Despite the number of protocols a hospital puts in place or however many drills a staff completes, the reality is still that handling the aftermath of an attack is going to take an emotional toll. “Normally in emergency medicine, you can compartmentalize your life, but when you realize it's your own family, your own kids, your own road, it made for a difficult day,” said William Begg III, MD, one of the emergency physicians on duty during the Sandy Hook massacre. “I was the lead clinical doc that day, and I didn't really discuss the degree of the tragedy right up front to the providers because I felt it may have impacted their ability to provide care in the first few minutes until I had more verifiable information,” he said, noting that he knew some staff who had lived nearby may have been personally affected.
“We had our routine emergency management plan, we had our drills, we did everything we had to do to be compliant [as] an organization, and we did have motivated EM personnel who met regularly. We all had the basic tools to be prepared. Our EMS folks had practiced how to deal with a tragedy in the field, so we did have some training, but we never could have prepared for the gravity or the emotional component,” said Dr. Begg, the vice chairman of Danbury Hospital's emergency department in Connecticut and the EMS medical director of the hospital.

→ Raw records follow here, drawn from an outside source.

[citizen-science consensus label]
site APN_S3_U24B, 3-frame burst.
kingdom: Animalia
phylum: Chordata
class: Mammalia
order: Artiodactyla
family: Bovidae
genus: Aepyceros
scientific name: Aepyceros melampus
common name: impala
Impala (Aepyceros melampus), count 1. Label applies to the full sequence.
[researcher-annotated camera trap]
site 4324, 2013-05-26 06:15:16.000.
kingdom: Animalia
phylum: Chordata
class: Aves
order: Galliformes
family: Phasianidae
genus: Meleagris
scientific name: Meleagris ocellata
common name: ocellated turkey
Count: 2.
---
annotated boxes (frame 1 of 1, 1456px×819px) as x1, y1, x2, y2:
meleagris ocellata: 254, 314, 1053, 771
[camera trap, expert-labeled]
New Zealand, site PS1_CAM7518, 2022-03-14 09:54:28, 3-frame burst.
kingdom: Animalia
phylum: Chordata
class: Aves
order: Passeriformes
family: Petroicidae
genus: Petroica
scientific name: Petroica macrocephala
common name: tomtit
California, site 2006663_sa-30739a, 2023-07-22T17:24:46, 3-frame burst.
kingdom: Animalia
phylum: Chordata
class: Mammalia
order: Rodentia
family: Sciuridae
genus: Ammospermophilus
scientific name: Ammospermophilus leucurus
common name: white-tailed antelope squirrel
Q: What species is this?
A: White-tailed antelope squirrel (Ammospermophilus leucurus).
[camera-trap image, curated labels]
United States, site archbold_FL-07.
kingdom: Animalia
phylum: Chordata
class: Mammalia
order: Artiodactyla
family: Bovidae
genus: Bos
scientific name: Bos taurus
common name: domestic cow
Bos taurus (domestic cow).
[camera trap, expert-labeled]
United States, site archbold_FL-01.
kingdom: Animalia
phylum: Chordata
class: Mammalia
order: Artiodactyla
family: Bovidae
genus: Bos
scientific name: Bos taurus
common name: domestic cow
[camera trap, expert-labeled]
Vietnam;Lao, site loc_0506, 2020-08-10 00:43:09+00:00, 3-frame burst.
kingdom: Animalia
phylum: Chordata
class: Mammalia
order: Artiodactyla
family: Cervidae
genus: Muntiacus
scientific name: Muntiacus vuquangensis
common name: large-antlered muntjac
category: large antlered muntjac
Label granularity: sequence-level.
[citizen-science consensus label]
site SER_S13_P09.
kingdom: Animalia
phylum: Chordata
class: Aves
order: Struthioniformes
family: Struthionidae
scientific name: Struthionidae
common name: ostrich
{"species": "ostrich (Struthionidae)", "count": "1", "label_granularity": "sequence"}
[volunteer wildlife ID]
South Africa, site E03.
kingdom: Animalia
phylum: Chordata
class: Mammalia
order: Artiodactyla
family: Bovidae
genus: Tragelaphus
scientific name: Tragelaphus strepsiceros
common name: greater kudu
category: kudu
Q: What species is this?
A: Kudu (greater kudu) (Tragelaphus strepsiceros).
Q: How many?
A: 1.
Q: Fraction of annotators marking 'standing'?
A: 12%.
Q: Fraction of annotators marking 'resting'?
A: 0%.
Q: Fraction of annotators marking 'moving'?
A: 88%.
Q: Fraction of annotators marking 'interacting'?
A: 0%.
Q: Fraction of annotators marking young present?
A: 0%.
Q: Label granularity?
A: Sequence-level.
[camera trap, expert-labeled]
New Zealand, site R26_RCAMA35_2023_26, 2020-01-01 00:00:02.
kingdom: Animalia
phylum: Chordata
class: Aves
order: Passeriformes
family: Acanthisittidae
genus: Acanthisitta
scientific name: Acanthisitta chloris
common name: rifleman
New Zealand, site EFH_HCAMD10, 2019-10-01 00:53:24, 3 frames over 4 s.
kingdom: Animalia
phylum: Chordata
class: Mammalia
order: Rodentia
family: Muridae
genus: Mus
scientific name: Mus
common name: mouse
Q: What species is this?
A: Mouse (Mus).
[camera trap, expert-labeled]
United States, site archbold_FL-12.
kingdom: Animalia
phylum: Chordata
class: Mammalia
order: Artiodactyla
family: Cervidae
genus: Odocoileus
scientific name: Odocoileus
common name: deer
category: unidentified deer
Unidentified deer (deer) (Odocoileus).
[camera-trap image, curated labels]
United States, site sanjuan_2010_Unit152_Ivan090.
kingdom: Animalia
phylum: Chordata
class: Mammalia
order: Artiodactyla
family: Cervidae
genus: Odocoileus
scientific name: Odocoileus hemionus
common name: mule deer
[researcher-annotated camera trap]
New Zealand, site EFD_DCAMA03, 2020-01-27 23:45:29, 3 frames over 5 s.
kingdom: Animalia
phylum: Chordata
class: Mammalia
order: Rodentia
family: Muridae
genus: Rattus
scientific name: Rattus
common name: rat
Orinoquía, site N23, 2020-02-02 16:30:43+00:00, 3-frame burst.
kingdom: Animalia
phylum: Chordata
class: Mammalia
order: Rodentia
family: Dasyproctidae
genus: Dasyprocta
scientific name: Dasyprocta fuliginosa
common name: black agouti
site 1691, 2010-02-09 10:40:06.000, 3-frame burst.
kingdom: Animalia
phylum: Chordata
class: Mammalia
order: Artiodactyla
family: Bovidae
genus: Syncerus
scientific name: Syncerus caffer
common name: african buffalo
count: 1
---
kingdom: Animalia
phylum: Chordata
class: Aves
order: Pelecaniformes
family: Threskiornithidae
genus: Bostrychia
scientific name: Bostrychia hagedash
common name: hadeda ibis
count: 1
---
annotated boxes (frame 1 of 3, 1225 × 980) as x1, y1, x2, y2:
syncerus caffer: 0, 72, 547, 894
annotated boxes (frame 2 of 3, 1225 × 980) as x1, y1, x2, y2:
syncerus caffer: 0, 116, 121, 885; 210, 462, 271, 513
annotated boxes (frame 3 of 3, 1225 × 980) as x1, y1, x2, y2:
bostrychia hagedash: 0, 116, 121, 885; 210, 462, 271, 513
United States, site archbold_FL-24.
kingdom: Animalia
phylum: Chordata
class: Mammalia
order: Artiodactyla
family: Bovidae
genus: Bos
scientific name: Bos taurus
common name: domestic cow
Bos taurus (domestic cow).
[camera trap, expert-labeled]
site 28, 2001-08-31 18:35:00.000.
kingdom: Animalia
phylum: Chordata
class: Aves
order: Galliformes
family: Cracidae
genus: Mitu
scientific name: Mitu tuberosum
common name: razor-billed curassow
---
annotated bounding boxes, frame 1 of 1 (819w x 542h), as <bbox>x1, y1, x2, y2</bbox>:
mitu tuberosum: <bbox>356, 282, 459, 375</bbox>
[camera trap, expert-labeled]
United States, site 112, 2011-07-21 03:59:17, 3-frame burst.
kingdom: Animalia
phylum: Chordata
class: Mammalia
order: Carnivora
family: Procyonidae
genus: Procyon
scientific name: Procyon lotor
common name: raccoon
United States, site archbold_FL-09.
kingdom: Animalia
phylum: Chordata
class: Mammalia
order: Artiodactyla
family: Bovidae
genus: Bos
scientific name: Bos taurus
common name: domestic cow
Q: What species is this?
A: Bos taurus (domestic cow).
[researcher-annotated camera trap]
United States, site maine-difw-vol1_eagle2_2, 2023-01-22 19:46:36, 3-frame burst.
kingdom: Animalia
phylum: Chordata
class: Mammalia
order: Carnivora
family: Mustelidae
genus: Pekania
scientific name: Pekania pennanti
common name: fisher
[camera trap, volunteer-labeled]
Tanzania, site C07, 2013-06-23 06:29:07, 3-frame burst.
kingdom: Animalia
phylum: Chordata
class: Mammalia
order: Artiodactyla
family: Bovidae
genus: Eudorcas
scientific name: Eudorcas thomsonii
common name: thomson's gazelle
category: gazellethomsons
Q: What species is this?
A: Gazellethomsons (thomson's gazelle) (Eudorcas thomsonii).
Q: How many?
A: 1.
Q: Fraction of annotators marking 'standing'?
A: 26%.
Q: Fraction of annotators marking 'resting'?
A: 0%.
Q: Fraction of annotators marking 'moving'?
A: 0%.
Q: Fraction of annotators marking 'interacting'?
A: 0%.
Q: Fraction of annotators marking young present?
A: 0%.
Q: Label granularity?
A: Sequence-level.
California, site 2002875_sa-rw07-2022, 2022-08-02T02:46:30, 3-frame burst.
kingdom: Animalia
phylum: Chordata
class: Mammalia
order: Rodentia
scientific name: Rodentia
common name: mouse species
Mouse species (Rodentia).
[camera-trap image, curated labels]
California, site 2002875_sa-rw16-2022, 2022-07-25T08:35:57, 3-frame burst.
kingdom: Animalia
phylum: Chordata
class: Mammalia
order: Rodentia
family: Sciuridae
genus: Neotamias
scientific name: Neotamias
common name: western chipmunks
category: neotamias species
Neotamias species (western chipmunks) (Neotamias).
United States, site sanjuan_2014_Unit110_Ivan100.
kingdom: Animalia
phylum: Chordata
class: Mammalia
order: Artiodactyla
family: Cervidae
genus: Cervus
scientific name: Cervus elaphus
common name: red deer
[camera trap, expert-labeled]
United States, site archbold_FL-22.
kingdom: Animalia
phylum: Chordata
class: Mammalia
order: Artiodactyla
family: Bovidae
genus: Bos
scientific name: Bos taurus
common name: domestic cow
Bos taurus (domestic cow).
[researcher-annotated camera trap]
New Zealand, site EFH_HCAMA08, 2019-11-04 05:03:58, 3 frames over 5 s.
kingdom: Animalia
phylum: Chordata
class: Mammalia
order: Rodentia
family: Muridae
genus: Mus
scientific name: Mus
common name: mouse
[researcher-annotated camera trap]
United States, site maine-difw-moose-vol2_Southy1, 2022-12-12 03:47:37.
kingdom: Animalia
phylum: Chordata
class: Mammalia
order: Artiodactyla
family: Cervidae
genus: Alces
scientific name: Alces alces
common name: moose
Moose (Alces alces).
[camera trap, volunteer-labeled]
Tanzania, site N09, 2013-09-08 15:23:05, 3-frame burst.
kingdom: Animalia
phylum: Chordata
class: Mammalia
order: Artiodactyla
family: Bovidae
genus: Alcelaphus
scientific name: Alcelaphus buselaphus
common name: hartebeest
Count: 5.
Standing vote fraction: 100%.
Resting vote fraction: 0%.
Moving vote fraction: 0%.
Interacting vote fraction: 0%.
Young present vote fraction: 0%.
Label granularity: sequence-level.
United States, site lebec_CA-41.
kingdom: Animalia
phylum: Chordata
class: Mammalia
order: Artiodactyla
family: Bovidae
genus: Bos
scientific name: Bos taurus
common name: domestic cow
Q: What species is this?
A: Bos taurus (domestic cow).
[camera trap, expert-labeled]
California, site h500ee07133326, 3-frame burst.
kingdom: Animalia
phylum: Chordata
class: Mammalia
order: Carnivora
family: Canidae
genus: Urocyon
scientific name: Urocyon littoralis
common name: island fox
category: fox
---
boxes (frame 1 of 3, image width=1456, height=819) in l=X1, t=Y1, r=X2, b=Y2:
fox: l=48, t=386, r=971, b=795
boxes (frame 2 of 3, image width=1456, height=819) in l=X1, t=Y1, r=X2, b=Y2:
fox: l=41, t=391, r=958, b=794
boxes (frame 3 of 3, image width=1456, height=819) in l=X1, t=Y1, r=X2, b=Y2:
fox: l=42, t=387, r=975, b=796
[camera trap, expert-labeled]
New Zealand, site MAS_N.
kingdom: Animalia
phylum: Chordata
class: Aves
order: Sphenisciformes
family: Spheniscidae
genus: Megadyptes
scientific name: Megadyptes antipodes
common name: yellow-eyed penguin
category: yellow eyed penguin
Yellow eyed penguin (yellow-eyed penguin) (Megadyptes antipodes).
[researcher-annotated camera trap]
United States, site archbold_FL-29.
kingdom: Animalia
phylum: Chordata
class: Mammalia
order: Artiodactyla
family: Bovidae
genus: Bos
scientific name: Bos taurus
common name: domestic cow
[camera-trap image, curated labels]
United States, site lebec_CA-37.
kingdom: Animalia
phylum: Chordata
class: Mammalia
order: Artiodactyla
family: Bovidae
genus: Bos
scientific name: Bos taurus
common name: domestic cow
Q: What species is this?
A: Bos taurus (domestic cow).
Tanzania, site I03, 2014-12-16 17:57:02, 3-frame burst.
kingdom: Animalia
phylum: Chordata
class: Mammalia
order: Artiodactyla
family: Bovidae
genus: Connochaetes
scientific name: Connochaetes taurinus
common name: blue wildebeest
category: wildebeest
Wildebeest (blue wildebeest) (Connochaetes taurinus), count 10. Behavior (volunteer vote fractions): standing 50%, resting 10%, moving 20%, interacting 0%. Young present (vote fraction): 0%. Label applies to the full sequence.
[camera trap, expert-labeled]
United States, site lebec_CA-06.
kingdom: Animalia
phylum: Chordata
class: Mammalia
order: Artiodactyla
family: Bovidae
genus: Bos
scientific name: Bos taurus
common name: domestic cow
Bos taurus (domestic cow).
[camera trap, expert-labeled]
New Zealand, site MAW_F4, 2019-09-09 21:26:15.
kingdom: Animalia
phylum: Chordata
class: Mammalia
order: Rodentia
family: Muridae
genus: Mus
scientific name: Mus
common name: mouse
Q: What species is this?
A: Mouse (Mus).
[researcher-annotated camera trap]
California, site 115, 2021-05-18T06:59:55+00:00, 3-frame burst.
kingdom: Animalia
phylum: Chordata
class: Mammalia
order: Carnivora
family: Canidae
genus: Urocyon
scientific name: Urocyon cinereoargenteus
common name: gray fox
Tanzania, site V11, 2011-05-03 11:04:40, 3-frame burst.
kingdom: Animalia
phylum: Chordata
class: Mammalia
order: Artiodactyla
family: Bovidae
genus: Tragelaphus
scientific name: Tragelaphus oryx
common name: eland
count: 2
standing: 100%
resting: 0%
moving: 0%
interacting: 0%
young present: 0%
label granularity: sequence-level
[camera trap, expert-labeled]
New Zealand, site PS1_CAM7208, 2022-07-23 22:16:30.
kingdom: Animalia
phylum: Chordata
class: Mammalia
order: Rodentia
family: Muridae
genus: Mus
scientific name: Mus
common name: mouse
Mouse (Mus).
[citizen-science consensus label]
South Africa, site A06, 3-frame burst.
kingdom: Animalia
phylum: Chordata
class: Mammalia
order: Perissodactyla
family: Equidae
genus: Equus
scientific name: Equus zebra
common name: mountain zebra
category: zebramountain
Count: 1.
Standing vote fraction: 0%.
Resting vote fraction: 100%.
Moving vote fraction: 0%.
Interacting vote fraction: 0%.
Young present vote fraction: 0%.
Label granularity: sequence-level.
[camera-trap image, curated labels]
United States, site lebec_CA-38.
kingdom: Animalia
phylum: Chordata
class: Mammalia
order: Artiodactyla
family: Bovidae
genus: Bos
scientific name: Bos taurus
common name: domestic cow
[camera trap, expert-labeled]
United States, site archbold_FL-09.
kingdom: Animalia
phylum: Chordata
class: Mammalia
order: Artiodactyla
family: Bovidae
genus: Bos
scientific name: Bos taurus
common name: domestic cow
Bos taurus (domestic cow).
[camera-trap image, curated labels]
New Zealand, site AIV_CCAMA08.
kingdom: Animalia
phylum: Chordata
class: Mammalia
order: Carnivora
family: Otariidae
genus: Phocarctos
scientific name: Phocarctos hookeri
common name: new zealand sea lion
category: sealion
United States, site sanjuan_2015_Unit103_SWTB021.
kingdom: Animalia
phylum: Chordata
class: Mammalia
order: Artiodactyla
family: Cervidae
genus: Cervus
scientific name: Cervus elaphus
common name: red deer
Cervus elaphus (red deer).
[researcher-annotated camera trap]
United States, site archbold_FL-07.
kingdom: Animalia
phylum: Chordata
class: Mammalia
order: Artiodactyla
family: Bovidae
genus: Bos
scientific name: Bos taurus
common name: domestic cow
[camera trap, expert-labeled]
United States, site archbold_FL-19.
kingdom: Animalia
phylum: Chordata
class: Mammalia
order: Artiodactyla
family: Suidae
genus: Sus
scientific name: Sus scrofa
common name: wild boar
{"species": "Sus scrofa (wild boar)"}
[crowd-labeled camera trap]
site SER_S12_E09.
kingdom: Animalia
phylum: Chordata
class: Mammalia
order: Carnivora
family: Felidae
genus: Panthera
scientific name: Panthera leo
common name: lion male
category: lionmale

Drs. Biddinger and Begg said their hospitals revised protocols and added certain measures from lessons they learned after their respective attacks, including the increased intensity and frequency of the mass casualty incident-related exercises and the emphasis of a lower threshold for emergency management activation based on limited early information. One lesson that remains universal is that attacks don't have location bias.
“As we see in rural Oregon, in Colorado, in Boston, in San Bernardino, these events can happen anywhere. They happen with absolutely no warning, and you will either be ready or you won't,” said Dr. Biddinger. “If the assumptions on which your plans are based are faulty, yes, people will respond and do well, but they'll do less well than they could if you have the right resources in place. Every emergency physician has to know how he or she would react and what their hospital's plans are for a no-notice terror event. Just because you're urban or rural doesn't mean an event can't happen to you.”